For promoting humanity in Humanities, RRU’s Madan wins teaching award

A woman poses for the camera on a lawn, the lower portion of a castle can be seen in the background.

She is the daughter of Filipino and Indian parents, grew up in Edmonton, India, the Philippines and France, earned an undergrad degree in Utah, and has spent time working with NGOs such as Doctors Without Borders in places as varied as Afghanistan, Bangladesh, Colombia and the Democratic Republic of Congo.

It should be no surprise, then, that Athena Madan, an assistant professor in Royal Roads University’s School of Humanitarian Studies, says she believes her strength as a teacher is in the variety of voices and perspectives she brings into her classroom.

For that and other qualities, Madan was honoured this fall with RRU’s Kelly Outstanding Teaching Award. The Kelly awards recognize teachers who promote Royal Roads' learner-centred philosophy and make positive contributions to teaching excellence.

A student’s blurb from her award nomination calls her “knowledgeable, yet humble and personable” and says, “She is in tune with students’ needs and [uses] outside-the-box methods to achieve traditional learning outcomes” that provoke in students “epiphanies of self-reflection/growth.”

“I value motivating social change,” Madan says in her statement of teaching philosophy. “So, I seek to connect hearts, in addition to informing minds. My goal is that students leave my classes with an eye to global citizenship and increasing social justice in their communities.”

In an interview, she puts it more simply: “I hope that students get, beyond the learning objectives… a sense of somebody else’s story and empathize with it.

“What motivated me, in part, is my own parents’ story, wanting to realize a world worthy of their dreams.”

Their story is a common one for immigrants who want to give their family a good life in a new country but often feel the pull of their homeland. Thus, Madan’s family includes four citizenships, 10 languages, three faiths and seven siblings.

It was that background that contributed to her travels as an aid worker.

“I just went where people didn’t want to go,” she explains. “And just one door led to another and one working relationship led to another. I went where there were people who wanted support and wanted help.”

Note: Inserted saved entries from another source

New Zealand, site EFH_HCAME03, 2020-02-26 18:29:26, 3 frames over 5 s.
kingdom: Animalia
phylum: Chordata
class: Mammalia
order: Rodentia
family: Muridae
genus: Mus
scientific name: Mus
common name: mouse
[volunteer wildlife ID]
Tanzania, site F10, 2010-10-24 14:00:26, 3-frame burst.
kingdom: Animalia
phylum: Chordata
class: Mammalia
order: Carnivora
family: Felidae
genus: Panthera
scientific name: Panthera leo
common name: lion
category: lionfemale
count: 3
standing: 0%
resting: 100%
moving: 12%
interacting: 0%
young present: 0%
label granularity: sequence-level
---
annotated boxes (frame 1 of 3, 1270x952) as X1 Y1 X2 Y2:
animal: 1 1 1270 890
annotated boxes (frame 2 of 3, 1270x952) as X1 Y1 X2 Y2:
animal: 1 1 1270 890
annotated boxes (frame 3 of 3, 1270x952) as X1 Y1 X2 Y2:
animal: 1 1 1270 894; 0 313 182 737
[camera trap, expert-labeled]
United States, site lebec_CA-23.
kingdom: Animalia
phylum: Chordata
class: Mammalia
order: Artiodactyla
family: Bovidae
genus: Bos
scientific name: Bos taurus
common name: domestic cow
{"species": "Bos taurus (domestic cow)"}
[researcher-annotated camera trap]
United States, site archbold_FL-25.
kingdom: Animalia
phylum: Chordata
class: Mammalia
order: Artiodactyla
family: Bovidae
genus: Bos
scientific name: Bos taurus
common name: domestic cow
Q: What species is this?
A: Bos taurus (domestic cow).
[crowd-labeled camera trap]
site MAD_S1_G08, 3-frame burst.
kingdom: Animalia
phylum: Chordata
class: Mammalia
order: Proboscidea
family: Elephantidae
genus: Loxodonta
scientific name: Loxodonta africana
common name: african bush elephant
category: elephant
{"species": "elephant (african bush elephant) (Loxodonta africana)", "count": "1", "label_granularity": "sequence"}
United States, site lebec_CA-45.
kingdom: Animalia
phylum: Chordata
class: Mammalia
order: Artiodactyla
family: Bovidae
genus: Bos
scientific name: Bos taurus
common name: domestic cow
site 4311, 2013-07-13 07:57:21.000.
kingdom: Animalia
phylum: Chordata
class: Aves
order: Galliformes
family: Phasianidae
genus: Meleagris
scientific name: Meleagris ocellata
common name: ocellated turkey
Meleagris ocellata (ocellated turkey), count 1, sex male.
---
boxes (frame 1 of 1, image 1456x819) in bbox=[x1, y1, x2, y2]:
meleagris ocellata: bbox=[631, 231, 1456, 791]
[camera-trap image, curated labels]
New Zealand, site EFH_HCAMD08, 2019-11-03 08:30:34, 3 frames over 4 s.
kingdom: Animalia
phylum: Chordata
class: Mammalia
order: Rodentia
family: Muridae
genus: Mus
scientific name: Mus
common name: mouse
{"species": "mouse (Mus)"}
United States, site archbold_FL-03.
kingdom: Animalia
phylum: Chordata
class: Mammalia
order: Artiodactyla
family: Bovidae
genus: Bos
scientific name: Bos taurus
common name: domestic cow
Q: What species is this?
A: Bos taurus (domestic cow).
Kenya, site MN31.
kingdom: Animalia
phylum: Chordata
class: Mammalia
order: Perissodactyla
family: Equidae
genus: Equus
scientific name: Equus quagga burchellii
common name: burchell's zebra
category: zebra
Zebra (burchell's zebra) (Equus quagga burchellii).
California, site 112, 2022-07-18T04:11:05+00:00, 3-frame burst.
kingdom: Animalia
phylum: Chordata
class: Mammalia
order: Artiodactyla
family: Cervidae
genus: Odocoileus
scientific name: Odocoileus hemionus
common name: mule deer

She brings all those stops around the globe — and all the stories and photos they produced — into the classroom, which, in the case of the course for which she received the Kelly Award, was a course called Indigenous Perspectives on Humanitarianism.

After earning a PhD in Social Justice Education and Public Health from University of Toronto’s Dalla Lana School of Public Health and post-doctoral degrees in Global Mental Health and the Social Aetiology of Mental Illness from U of T’s Faculty of Medicine, she also brings that Utah undergrad degree from Brigham Young University — in theatre design, of all things.

From that course of study, she learned that in a theatre production, there are, on average, eight people working behind the scenes for every one person on stage, in the spotlight, emphasizing the importance of working as part of a team.

Now that the spotlight is on her with the Kelly Outstanding Teaching Award, she notes that many members of the RRU teaching team are deserving of recognition for their working aiding hers.

A colleague who also nominated her for the award, Olaolu Adeleye, an associate faculty member in RRU’s School of Communication and Culture, reflects that back on her, saying she’s worthy of the honour for her commitment to her students, her work to allow them to engage with course content and one another at a personal level, and her empowering approach to teaching.

“I think when we think about the modern educator, we need to think about those who are able to operate in a trans-disciplinary context,” he says, noting Madan weaves her health background into her teaching because health affects so many aspects of people’s lives.

For her part, in explaining her approach, Madan points to the university’s key principles around equity, diversity and inclusion: “caring, creativity, courage and community based.”

“If we are to echo the Royal Roads values,” she says, “I try to make the classes caring and I try to make class work creative so that students can be courageous in encountering their own communities.”

Earlier this year, Madan was named the 2021 Early in Career Award recipient by the Confederation of University Faculty Associations of British Columbia. She is also the recipient of the 2018 Untold Stories Global Health Award and was a nominee for the 2021 Global Health Lancet Award.

The Kelly Outstanding Teaching Awards were created in recognition of Dr. Gerald O. Kelly, the first installed president of Royal Roads University, through an endowment fund. A teacher, Kelly believed universities should be built around the learner. With students top of mind, he encouraged Royal Roads instructors to strive for excellence in teaching. Each spring, the call for nominations opens and is publicized throughout the university community. An awards committee selects the winners.